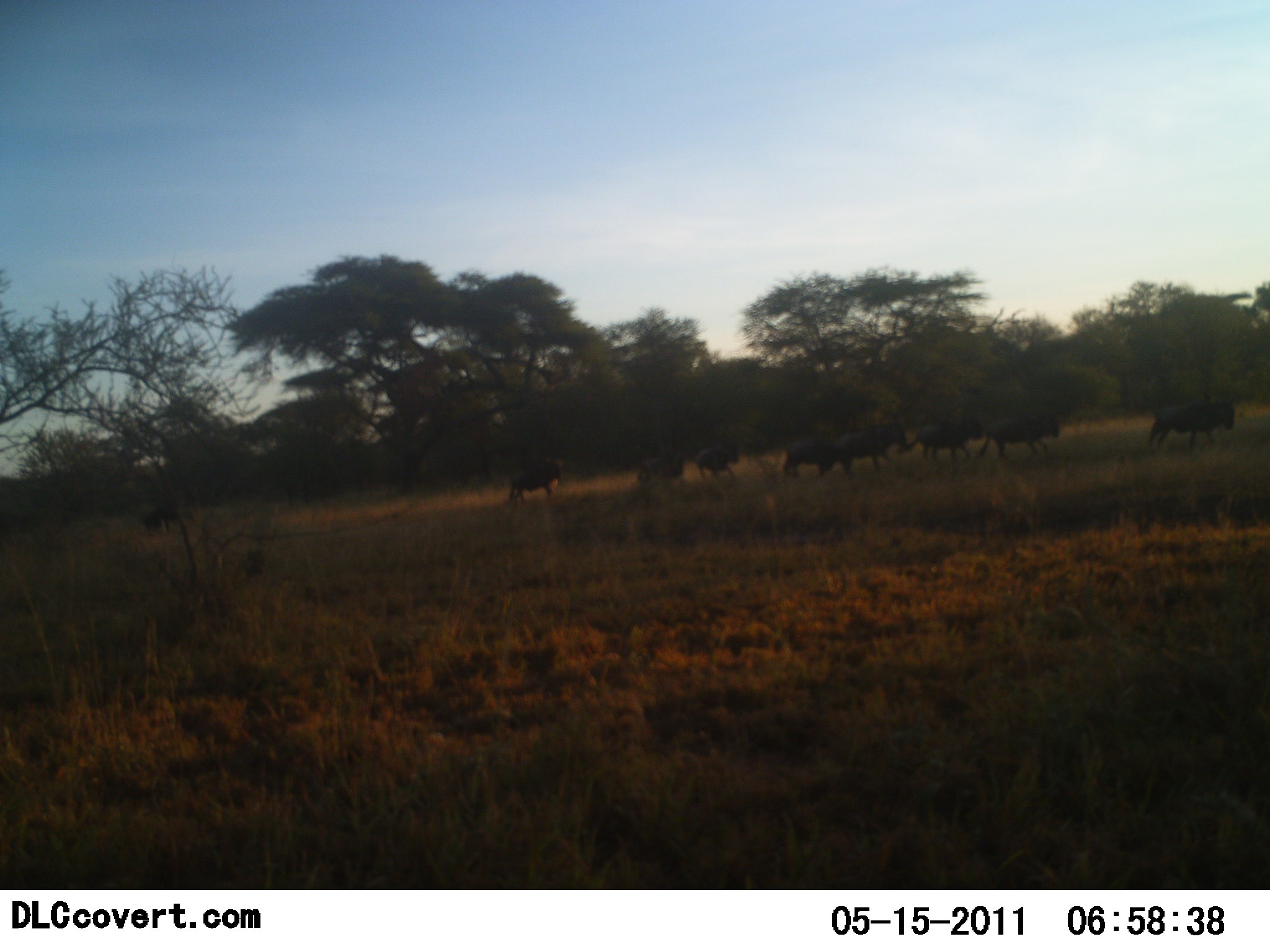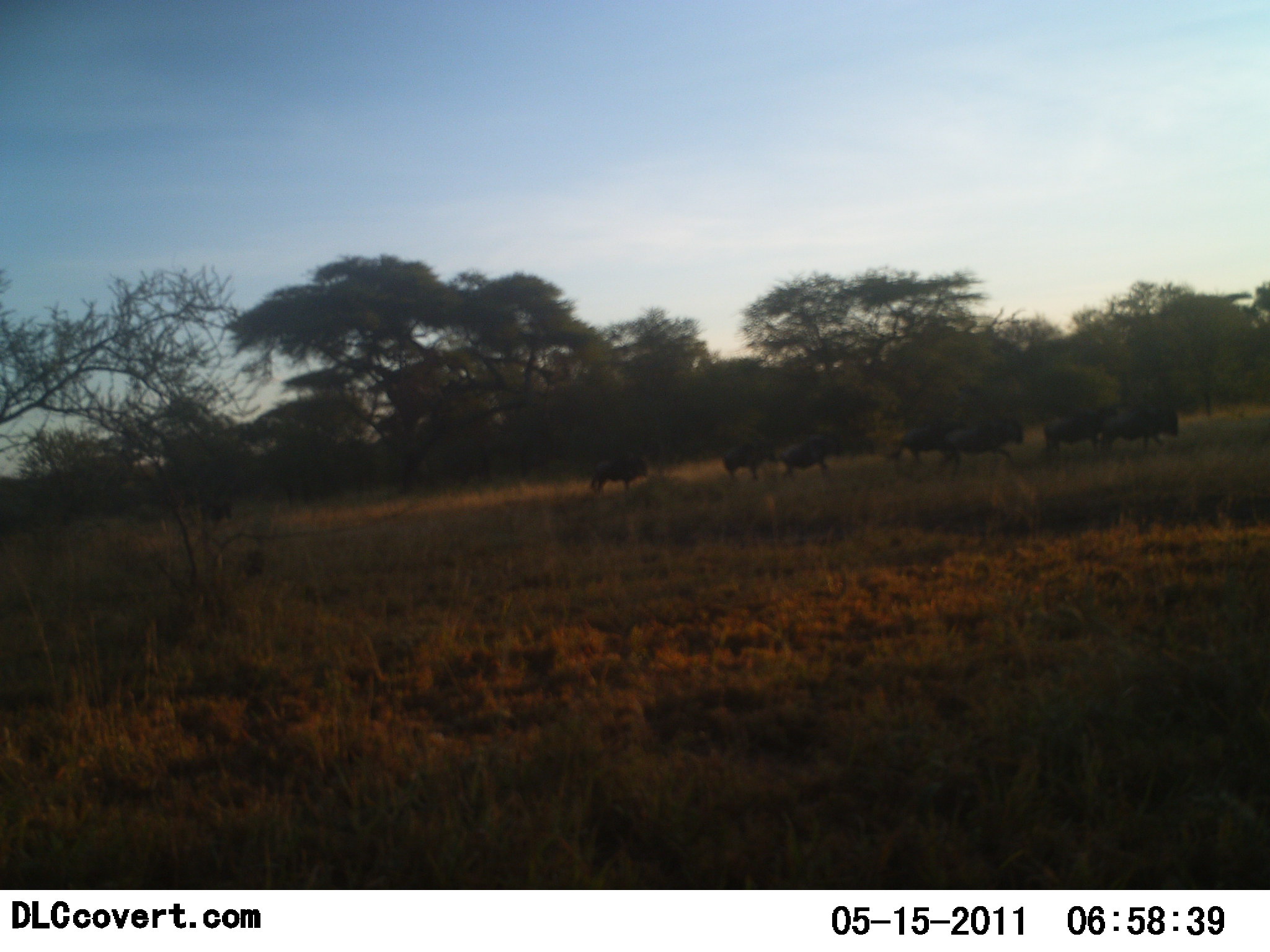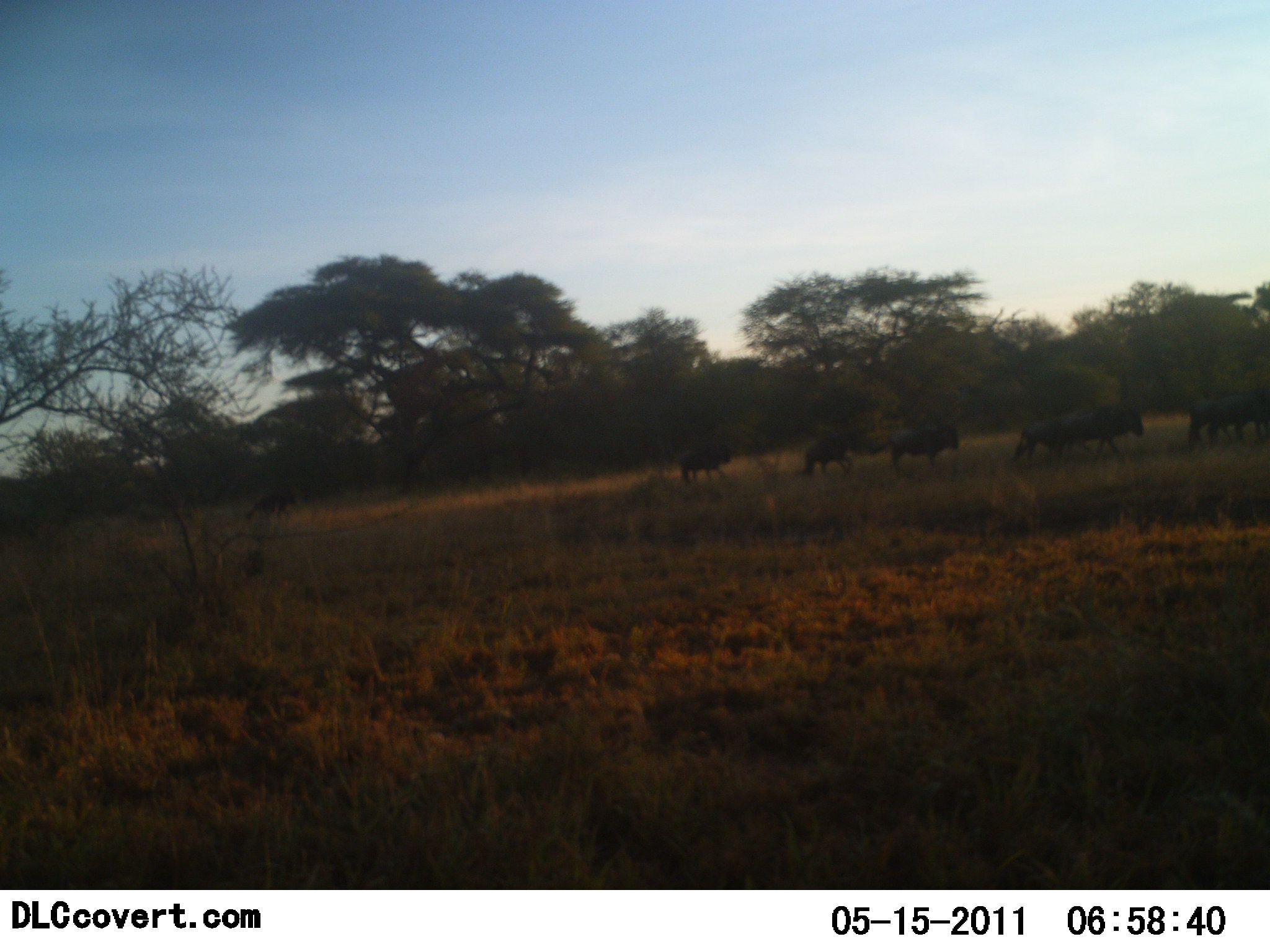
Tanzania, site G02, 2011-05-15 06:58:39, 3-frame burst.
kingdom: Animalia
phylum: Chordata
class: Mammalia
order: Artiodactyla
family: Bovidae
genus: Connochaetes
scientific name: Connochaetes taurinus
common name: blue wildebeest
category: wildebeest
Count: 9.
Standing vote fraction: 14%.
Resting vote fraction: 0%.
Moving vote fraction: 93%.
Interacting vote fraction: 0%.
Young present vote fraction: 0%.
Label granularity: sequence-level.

● **What you will do**
Repeat, exactly, every line from the one containing "Resting vote fraction: 0%." through the final line of the listing above, adding nothing.

● **Output for this exercise**
Resting vote fraction: 0%.
Moving vote fraction: 93%.
Interacting vote fraction: 0%.
Young present vote fraction: 0%.
Label granularity: sequence-level.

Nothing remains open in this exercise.